SET EXERCISE 1: Using the sorority recruitment passage below, say whether each statement agrees with it. Answer yes or no and quote the deciding words. (a) The writer says the sororities hold endless recruitment workshops. (b) The writer says the sororities want you to join Greek life only if you pick their own organization. (c) The writer calls "fighting" the best term for the competition between sororities.

TEXT TO READ:
* * * * * * * * *
So now you can understand why we spend hours planning and setting up events for you, why we try to put our best foot forward when talking to you, why we have endless recruitment workshops, and why we talk about each one of you in depth before selecting who we would like to join our organization. We’re worried about impressing you just as much as you’re worried about impressing us, even if you don’t believe that’s true.
Not only are we fighting for your attention but we’re also fighting the other sororities around us. “Fighting” might not be the best term, we’re all one big Panhellenic community and truly we want you to join Greek life no matter what organization you end up in. But at the same time I fully believe that losing your favorite girl to another organization is almost equally as upsetting as being dropped by your favorite sorority during recruitment.
* * * * * * * * *
DATA FOR THIS TASK:

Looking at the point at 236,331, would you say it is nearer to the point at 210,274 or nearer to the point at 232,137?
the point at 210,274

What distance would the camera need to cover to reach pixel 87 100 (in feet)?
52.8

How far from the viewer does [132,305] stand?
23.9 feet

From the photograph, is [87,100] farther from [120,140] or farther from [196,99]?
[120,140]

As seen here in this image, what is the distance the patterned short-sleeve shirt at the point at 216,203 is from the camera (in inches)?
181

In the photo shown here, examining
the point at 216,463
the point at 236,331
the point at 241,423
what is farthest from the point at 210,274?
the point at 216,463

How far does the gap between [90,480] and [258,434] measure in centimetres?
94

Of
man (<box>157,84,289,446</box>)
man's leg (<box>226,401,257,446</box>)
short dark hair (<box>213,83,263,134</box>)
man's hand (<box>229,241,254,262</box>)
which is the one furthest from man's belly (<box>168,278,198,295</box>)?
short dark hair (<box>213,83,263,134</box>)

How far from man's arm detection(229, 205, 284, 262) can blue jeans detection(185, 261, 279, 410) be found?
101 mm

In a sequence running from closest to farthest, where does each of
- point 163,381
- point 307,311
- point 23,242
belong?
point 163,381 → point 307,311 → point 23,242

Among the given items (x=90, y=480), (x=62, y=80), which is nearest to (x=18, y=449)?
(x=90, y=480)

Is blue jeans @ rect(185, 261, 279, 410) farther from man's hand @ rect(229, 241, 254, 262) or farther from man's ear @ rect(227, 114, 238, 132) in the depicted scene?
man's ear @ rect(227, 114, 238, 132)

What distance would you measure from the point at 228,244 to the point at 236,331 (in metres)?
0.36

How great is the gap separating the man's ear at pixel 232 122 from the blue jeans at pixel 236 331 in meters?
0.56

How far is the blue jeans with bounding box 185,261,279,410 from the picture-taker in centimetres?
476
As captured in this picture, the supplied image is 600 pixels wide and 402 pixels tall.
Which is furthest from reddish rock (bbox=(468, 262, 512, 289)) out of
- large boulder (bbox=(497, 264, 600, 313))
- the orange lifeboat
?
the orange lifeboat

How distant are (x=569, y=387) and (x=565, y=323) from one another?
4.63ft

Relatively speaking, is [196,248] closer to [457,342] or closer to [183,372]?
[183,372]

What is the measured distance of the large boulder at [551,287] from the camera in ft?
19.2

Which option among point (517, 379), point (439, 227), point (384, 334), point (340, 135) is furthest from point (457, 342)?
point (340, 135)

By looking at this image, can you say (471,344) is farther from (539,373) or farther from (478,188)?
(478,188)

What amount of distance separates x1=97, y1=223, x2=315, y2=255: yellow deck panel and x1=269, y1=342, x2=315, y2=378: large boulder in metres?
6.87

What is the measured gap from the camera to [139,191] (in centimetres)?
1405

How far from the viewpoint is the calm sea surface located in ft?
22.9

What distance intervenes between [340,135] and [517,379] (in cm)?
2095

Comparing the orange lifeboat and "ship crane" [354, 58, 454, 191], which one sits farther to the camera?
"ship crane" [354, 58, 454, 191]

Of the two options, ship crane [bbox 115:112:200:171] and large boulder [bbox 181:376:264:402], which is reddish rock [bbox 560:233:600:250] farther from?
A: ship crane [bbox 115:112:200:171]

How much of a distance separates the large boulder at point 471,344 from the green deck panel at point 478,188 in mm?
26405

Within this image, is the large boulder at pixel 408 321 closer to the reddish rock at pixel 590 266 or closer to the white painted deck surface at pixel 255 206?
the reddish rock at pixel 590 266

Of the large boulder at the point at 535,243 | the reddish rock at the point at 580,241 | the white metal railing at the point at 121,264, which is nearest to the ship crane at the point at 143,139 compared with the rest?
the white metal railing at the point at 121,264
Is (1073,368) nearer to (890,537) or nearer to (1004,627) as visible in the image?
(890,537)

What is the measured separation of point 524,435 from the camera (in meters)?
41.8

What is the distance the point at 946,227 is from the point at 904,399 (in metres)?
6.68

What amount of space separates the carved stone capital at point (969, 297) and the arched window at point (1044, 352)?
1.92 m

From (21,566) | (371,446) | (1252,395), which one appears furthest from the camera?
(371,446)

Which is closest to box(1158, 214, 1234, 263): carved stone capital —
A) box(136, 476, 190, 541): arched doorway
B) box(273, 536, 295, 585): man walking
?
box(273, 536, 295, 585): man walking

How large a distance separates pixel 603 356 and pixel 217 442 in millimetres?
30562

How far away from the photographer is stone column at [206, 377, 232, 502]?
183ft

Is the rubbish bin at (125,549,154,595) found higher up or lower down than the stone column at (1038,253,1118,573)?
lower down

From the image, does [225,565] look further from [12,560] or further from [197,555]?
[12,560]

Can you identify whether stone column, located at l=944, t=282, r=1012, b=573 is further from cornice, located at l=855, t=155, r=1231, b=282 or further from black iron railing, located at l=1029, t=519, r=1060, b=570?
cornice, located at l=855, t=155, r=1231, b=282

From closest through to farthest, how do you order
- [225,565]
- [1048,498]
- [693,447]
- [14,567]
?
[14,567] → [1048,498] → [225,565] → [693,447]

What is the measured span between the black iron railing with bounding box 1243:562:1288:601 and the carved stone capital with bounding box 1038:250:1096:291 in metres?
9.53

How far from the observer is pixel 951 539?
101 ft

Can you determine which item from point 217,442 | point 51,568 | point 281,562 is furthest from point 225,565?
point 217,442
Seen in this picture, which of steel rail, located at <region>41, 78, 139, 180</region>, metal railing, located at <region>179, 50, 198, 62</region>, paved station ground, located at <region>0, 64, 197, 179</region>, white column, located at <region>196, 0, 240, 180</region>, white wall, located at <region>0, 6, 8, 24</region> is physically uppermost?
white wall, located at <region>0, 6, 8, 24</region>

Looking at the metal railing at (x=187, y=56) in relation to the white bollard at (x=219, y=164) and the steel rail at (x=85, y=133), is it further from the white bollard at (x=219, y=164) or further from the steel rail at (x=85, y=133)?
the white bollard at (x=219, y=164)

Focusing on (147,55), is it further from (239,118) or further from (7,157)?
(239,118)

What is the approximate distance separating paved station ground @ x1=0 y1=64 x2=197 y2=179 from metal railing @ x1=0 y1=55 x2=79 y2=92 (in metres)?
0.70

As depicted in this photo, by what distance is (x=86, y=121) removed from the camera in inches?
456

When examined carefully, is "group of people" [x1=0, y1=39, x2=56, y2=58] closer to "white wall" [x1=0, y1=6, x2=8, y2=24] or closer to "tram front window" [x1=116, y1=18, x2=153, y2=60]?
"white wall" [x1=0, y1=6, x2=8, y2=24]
* * * * * * * * *
SET EXERCISE 2: Pick out each line of the records that includes the string "region" and copy those lines.

ANSWER 1:
(a) Yes: "why we have endless recruitment workshops"
(b) No: "truly we want you to join Greek life no matter what organization you end up in"
(c) No: "“Fighting” might not be the best term"

ANSWER 2:
Seen in this picture, which of steel rail, located at <region>41, 78, 139, 180</region>, metal railing, located at <region>179, 50, 198, 62</region>, paved station ground, located at <region>0, 64, 197, 179</region>, white column, located at <region>196, 0, 240, 180</region>, white wall, located at <region>0, 6, 8, 24</region> is physically uppermost?
white wall, located at <region>0, 6, 8, 24</region>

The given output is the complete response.